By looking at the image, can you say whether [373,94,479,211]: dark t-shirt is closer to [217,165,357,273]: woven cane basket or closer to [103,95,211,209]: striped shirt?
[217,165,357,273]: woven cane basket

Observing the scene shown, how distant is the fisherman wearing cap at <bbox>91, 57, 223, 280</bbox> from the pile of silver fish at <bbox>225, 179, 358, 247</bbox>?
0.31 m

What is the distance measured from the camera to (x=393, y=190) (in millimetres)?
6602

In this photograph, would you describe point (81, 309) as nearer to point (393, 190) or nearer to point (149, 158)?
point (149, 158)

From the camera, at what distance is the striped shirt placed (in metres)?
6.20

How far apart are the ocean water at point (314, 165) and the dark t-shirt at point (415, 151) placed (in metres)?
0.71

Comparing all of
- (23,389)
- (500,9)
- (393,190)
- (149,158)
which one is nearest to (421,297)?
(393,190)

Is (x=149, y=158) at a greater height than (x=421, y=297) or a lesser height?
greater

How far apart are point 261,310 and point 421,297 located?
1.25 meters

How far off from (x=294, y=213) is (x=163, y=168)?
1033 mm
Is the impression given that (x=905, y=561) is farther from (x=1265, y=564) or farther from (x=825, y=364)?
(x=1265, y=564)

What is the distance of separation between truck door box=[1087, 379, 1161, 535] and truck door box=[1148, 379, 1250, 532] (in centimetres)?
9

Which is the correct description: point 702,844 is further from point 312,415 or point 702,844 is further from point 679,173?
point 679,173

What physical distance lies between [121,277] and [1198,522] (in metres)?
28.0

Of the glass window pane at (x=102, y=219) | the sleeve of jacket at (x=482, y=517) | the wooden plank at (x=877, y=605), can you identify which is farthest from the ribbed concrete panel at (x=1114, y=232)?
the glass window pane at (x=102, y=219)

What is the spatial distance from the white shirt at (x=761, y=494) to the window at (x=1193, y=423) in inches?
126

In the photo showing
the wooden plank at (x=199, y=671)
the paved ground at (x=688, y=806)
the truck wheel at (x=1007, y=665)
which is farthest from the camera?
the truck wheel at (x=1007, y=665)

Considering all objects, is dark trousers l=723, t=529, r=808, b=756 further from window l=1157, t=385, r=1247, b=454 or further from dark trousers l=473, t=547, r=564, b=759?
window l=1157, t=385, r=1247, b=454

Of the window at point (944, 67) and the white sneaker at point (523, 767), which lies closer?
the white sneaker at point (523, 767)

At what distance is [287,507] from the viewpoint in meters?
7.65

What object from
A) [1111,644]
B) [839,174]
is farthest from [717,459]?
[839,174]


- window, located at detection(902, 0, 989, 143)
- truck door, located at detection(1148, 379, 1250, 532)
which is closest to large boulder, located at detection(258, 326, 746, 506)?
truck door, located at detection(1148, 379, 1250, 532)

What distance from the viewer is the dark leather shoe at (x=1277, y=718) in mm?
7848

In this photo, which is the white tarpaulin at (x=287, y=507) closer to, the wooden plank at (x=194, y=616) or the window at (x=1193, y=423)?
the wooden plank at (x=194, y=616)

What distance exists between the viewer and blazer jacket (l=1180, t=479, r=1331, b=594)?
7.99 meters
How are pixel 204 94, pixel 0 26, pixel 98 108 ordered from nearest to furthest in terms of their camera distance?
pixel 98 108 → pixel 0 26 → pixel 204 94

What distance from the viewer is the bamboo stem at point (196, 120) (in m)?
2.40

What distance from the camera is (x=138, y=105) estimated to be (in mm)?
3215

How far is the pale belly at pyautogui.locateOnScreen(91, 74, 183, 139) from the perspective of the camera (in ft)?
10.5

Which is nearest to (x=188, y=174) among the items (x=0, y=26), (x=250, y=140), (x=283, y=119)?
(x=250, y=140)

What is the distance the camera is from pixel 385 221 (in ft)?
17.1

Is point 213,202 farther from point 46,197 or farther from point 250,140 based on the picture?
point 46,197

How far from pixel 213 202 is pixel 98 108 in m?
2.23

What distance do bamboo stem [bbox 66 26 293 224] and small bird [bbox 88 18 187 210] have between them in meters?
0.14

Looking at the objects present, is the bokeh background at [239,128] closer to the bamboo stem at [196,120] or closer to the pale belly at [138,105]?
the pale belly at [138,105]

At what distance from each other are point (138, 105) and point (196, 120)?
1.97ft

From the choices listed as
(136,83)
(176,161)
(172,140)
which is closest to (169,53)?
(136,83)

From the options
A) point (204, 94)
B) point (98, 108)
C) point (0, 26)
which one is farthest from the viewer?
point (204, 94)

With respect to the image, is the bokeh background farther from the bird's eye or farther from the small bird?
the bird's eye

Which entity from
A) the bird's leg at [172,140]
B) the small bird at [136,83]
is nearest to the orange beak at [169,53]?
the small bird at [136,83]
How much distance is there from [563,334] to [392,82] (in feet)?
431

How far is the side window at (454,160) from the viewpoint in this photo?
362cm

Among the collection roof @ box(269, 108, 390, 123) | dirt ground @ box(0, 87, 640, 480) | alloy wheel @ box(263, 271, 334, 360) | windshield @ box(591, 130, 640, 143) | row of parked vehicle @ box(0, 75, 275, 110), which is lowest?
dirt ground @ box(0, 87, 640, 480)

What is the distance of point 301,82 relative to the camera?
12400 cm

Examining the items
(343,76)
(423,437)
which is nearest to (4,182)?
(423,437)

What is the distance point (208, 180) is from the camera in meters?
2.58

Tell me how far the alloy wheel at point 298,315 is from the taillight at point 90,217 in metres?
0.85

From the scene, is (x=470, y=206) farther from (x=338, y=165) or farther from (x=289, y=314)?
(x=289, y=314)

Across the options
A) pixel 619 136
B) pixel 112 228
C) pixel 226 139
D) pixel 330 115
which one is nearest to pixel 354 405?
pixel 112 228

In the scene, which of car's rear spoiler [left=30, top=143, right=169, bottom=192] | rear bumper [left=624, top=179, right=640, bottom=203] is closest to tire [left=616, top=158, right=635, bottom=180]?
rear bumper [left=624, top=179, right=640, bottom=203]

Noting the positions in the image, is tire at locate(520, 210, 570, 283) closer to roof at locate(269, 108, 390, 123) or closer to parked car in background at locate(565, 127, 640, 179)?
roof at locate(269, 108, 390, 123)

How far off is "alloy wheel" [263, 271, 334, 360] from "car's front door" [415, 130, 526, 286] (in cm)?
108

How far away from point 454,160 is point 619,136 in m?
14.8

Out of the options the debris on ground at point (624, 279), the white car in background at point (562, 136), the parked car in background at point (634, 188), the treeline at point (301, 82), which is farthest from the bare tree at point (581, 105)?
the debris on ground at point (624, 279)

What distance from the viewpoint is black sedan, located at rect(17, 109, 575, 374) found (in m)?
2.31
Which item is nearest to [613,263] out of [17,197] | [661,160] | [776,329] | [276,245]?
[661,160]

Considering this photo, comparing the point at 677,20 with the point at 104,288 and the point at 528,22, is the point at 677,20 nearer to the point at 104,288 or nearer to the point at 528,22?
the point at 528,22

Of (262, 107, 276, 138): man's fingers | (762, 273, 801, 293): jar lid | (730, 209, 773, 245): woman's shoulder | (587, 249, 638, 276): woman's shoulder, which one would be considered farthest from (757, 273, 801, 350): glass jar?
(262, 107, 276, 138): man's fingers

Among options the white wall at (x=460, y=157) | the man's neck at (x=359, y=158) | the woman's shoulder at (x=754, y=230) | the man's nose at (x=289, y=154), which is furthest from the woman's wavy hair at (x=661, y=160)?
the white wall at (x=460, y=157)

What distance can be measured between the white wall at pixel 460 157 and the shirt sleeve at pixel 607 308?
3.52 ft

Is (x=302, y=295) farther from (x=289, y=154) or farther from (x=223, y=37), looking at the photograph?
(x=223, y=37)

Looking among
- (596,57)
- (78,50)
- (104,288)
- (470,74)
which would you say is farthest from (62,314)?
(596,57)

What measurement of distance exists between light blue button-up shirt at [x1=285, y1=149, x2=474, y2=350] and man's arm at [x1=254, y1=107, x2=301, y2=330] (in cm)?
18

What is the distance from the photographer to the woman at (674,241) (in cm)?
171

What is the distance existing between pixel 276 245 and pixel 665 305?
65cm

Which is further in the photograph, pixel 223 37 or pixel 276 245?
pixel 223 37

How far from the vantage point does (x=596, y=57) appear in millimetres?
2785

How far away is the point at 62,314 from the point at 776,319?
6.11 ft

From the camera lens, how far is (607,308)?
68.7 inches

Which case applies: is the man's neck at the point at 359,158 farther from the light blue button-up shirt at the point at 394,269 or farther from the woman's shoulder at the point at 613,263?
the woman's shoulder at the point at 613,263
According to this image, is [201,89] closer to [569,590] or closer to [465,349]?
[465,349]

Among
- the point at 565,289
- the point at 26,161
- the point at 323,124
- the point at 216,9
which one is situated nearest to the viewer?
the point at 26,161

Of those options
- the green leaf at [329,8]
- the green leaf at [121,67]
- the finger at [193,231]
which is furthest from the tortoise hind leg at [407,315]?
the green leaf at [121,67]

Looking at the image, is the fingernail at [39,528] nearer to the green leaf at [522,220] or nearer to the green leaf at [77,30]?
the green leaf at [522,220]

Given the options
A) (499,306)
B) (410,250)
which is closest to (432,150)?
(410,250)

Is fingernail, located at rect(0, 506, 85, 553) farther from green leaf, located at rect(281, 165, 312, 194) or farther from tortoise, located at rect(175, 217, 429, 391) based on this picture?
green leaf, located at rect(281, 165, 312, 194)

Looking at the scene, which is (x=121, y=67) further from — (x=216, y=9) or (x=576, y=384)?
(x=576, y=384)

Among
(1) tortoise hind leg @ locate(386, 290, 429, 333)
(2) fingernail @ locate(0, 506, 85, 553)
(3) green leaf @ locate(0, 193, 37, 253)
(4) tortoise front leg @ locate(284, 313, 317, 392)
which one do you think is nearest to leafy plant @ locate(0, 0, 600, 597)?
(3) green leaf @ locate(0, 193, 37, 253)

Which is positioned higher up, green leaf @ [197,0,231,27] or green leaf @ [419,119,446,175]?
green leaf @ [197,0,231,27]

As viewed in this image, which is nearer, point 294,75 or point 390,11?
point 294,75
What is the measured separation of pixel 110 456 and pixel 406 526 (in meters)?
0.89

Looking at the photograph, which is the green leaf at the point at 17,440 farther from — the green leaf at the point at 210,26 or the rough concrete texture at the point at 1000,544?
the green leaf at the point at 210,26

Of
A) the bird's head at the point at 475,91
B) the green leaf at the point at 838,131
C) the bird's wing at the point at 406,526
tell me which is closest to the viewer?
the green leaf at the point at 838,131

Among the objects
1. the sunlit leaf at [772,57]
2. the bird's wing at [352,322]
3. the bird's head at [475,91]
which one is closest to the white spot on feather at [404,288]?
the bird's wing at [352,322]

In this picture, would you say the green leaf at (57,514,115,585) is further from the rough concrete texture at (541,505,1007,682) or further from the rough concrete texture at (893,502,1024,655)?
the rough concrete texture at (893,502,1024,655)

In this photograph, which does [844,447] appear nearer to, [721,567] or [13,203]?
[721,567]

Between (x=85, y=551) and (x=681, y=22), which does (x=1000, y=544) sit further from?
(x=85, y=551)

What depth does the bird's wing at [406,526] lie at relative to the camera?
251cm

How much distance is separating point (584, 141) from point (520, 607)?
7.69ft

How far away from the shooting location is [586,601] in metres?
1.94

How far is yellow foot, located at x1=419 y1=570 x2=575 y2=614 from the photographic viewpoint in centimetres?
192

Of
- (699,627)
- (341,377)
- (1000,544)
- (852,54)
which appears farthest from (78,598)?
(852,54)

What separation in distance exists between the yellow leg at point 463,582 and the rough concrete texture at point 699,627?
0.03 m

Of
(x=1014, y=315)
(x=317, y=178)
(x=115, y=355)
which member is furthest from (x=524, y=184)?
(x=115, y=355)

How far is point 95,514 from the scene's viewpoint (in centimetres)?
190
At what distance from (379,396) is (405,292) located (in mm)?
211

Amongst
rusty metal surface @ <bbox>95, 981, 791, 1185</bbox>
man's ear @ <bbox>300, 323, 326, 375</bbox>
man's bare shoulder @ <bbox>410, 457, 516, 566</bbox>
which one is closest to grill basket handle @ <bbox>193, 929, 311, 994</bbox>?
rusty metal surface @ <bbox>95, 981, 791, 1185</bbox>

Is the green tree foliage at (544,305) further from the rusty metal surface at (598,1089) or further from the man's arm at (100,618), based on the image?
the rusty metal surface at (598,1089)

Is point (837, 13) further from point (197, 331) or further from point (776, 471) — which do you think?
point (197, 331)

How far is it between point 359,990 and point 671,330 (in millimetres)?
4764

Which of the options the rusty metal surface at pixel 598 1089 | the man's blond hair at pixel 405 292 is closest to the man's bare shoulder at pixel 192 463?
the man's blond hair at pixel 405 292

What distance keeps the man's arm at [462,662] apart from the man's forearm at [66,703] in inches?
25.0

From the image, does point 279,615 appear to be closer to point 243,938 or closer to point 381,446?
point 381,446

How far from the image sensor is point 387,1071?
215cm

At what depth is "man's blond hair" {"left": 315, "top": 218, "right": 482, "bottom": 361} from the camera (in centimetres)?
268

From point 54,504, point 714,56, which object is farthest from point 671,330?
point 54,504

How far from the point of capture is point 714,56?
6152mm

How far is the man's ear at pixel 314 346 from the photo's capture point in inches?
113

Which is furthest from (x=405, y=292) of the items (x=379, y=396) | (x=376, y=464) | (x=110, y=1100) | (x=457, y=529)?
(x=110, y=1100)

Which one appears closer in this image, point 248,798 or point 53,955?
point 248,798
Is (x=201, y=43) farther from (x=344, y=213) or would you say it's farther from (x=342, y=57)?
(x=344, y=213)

What you should do — Repeat exactly the lines from the line containing "From the image, does" through the last line of the records above, including both, and nothing else.

Correct result —
From the image, does point 279,615 appear to be closer to point 243,938 or closer to point 381,446?
point 381,446

How far from the image sensor is point 387,1071?
215cm

At what depth is "man's blond hair" {"left": 315, "top": 218, "right": 482, "bottom": 361} from the camera (in centimetres)?
268

From point 54,504, point 714,56, which object is farthest from point 671,330?
point 54,504

How far from the point of capture is point 714,56?
6152mm

How far is the man's ear at pixel 314 346 from the photo's capture point in inches?
113

Which is furthest from (x=405, y=292) of the items (x=379, y=396) | (x=376, y=464) | (x=110, y=1100) | (x=457, y=529)?
(x=110, y=1100)

Which one appears closer in this image, point 248,798 or point 53,955?
point 248,798
Is (x=201, y=43) farther from (x=344, y=213) or would you say it's farther from (x=342, y=57)?
(x=344, y=213)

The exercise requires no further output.